Negotiations were gridlocked for several hours over the thorny issue of whether to allow domestic holidays to take place over the Easter school holidays.
Some regional leaders had argued it made little sense to allow people to fly out to the Spanish island of Mallorca for their holidays while banning residents from taking overnight stays in their own state.
But finally, the leaders agreed to ‘appeal urgently to all citizens to refrain from non-essential travel within the country and also abroad – also with regard to the upcoming Easter holidays.’
Berlin had also struck a deal with air carriers to ensure that all travellers returning to Germany would be tested, Merkel said.
The chancellor added that Germany was ‘in a race to vaccinate’ as the country struggles to accelerate its inoculation campaign.
Dogged by supply issues and mistrust over AstraZeneca’s jab, Germany’s vaccination campaign has been sluggish compared to the British or US programmes.
On Tuesday, Merkel said she would support her former defence minister and current EU commission president Ursula von der Leyen’s threat to block AstraZeneca vaccines produced in the bloc from being exported.
‘I support Commission President Ursula von der Leyen,’ said Merkel.
‘We have a problem with AstraZeneca,’ she added.
European officials are furious that AstraZeneca has been able to deliver its UK contract in full while falling short on its supplies to the EU.

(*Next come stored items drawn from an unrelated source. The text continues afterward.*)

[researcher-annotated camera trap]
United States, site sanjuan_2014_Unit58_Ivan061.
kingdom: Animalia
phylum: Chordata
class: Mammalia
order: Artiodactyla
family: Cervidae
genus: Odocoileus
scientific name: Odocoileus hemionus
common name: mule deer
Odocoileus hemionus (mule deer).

In her tough warning to the Anglo-Swedish pharmaceutical giant last Saturday, von der Leyen said: ‘That’s the message to AstraZeneca: you fulfil your contract with Europe first before you start delivering to other countries.’

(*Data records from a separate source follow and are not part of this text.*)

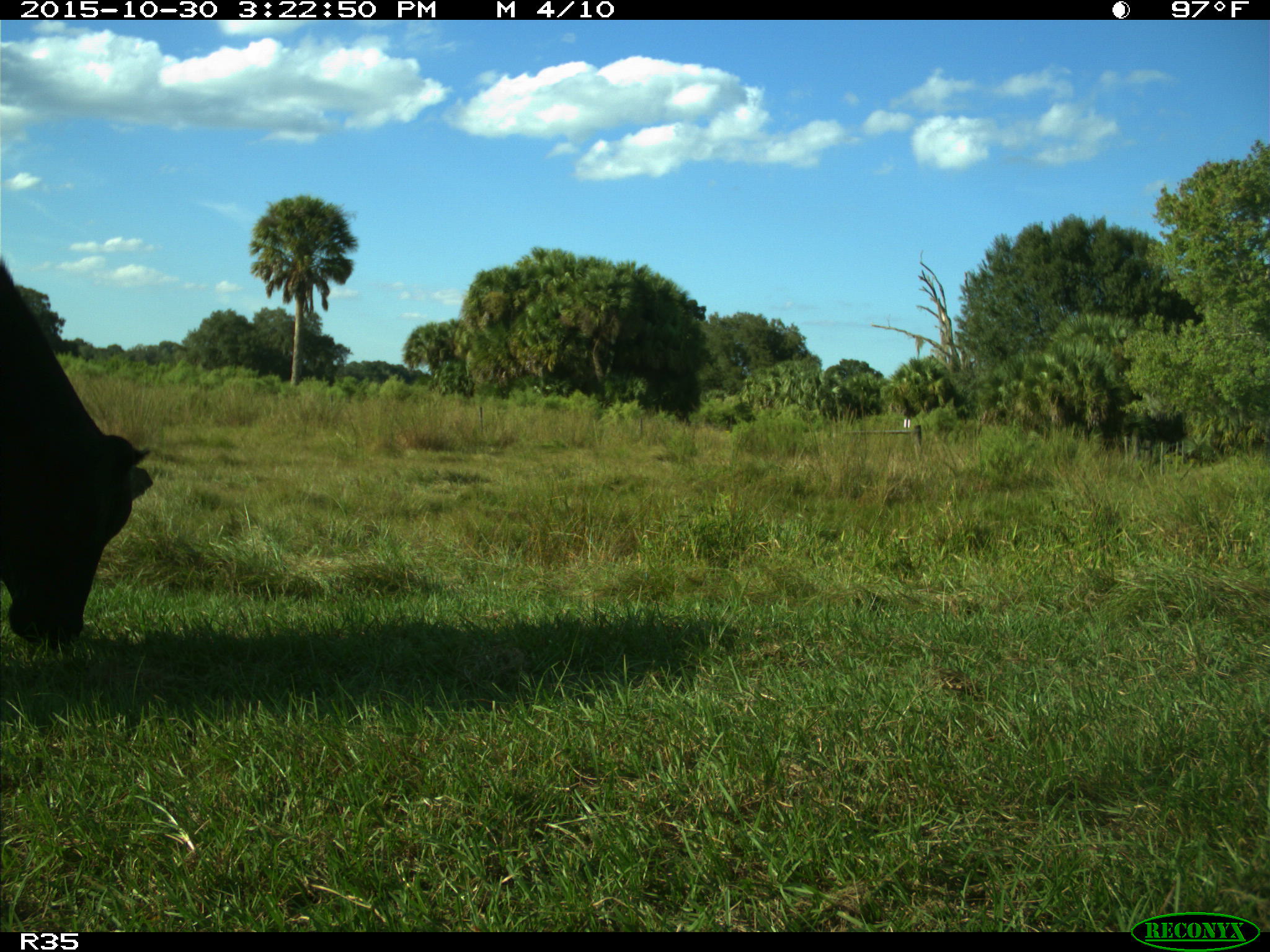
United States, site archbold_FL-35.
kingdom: Animalia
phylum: Chordata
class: Mammalia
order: Artiodactyla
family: Bovidae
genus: Bos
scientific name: Bos taurus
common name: domestic cow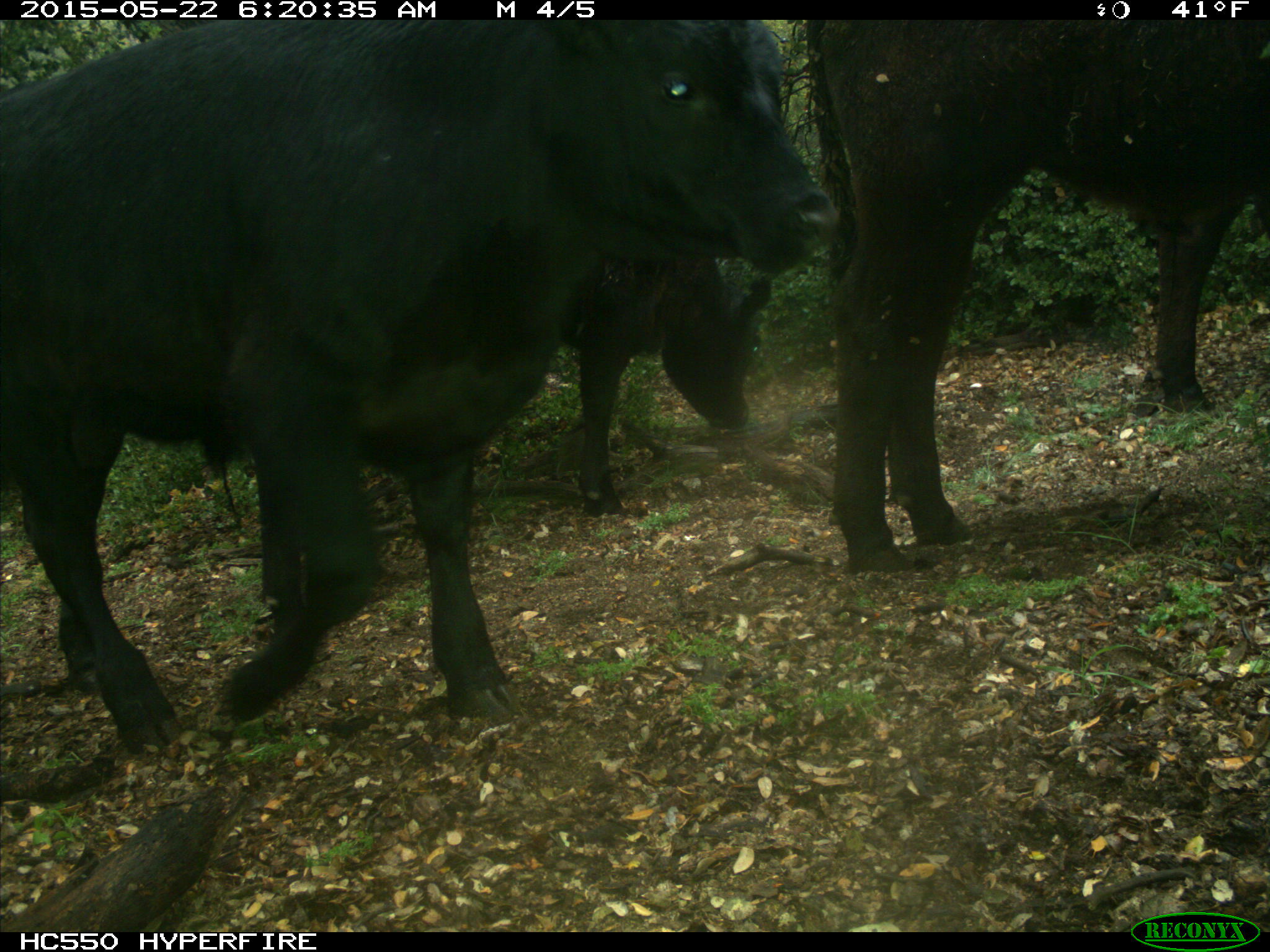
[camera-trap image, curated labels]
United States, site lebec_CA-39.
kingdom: Animalia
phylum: Chordata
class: Mammalia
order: Artiodactyla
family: Bovidae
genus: Bos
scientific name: Bos taurus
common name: domestic cow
Bos taurus (domestic cow).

Meanwhile ministers in the Netherlands and Belgium have also warned that measures may have to get stricter as cases spike.
Frank Vandenbroucke, the Belgian health minister, said on Monday that he is ‘very worried’ about the current situation in the country and warned that easing measures after Easter as currently forecast in now in doubt.
At a meeting on Sunday, ministers agreed on additional measures to be imposed on schools if they are allowed to reopen in April as forecast.
Another meeting has been scheduled for later this week, and Mr Vandenbroucke has refused to rule out imposing yet more measures.
‘I am very worried. In the coming days we have to see what is happening and what we must do,’ he said.
Ministers in the Netherlands also met on Sunday to discuss a possible easing of lockdown measures, but concluded that ‘pressure on the system is too high’ to allow even a partial return to normality.
Reopening universities and outdoor dining, which had been due to kick in from March 31 will likely not take place, De Telegraaf reported.